Posted by Communications and Marketing on September 22, 2016 in Media Highlights

A new documentary on the Atlantic bluefin tuna says the giant fish are exhibiting unusual behaviour after they migrate into the Gulf of St. Lawrence, where some are being hand-fed by fishermen in the open ocean.

"One of the things that has happened is they have lost their fear of human beings. They are just like pets. They are being fed over the side by fishermen," said filmmaker John Hopkins of Square Deal Productions.

The behaviour made filming the tuna much easier, he said, but it is puzzling.

Hopkins's National Film Board documentary, Bluefin, premieres at the Atlantic Film Festival on Wednesday. The 53-minute film chronicles the resurgence of bluefin tuna near the fishing port of North Lake, P.E.I., billed as the tuna capital of the world.

Hopkins and fishermen he interviewed said tuna used to be elusive and skittish. No more.

The film argues the tuna arriving off North Lake are starving because herring and mackerel are getting scarce elsewhere on the east coast of North America.
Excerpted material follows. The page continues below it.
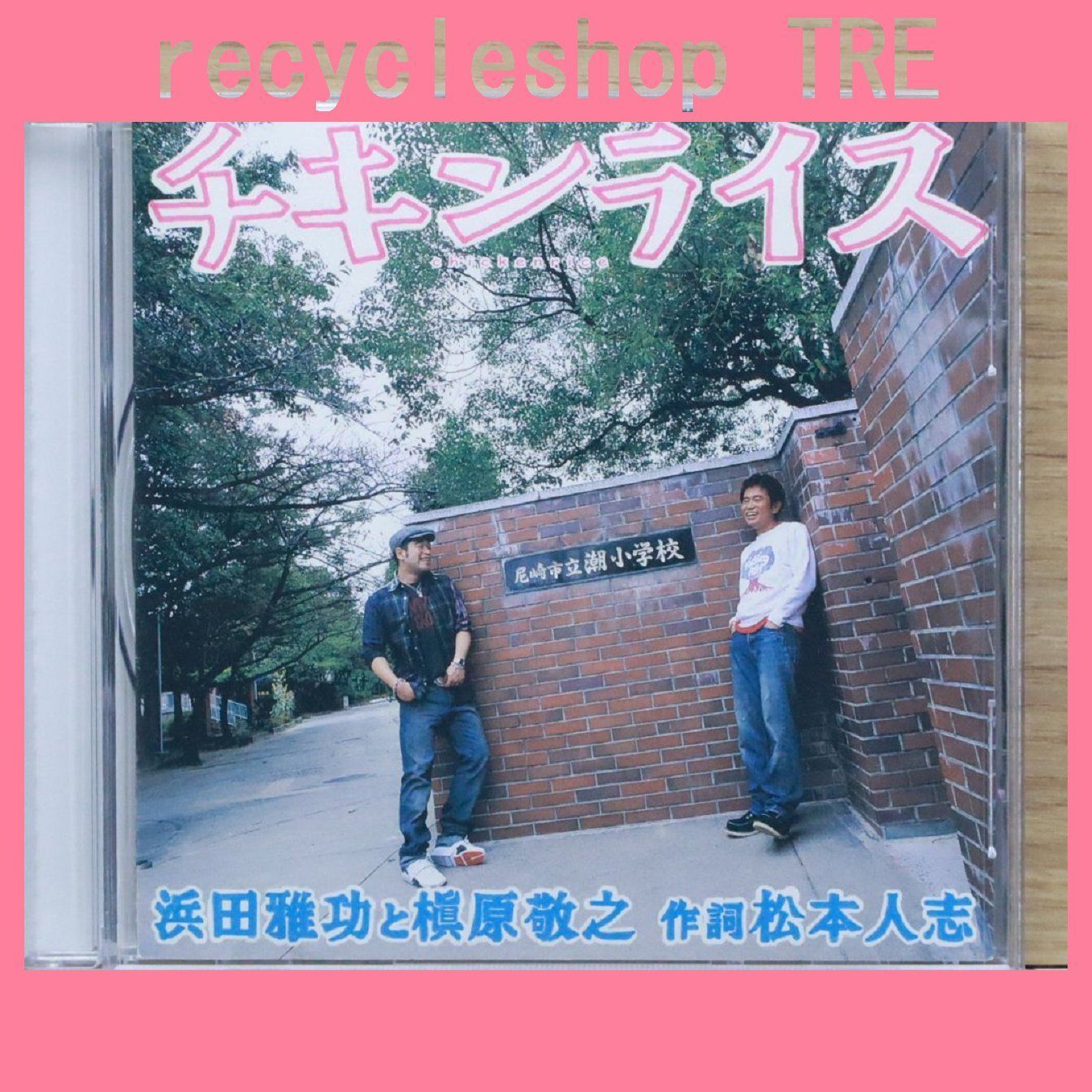 国内盤CD☆浜田雅功/Hamada Masatoshi□ チキンライス - 浜田雅功と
It also raises the prospect that the tuna may disappear off P.E.I. if the herring population does too.

For now the tuna are back and in a big way.

"Things are really changed. They disappear for 10 years because they were worth $40,000 a fish; everyone went after them and wiped them out pretty much. Then all of a sudden they come back. They started to trickle back in 2004, now they've got this incredible phenomenon. It's a perfect storm of tuna. They've never seen so many," he said.
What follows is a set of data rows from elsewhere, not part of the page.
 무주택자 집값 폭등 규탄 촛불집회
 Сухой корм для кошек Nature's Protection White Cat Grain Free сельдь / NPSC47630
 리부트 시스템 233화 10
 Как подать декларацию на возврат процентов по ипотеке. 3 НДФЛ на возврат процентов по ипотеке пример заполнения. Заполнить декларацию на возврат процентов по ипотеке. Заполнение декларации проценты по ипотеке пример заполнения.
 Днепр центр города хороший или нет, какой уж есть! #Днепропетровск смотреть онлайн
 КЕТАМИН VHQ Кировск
Environmentalists and scientists say tuna need protecting.

Dalhousie University oceanographer Boris Worm likens the tuna returning to the Gulf of St. Lawrence to a last herd of buffalo roaming after the animal was wiped out everywhere else on the plains.

He said the tuna are remnants of a larger population that has disappeared from much of the Atlantic Ocean since the 1960s.
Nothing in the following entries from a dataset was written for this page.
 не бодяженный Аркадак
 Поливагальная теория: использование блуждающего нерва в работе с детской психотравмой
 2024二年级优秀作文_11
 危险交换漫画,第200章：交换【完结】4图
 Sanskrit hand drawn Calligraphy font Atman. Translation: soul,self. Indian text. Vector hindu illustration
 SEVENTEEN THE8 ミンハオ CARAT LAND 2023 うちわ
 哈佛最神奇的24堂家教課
"The fish that are seen off of North Lake they are the giants. They are the big breeders, obviously important for keeping the population going. Fish by and large, the older they get the more eggs they produce and it's not in a linear fashion. It's in an exponential fashion, which means the fish that is twice the size may produce 10 times the eggs than a fish half its size," Worm told the filmmaker.

One of the film's points is that people do not see tuna as wild creatures, valuable in their own right, but as food on a plate.

"If it was a land animal it would be revered. Nobody would ever allow it to get close to extinction. But because it's a fish, it's sort of out of sight, out of mind, cold and scaly. People don't seem to have that same reverence," National Geographic photographer Brian Skerry told the filmmaker.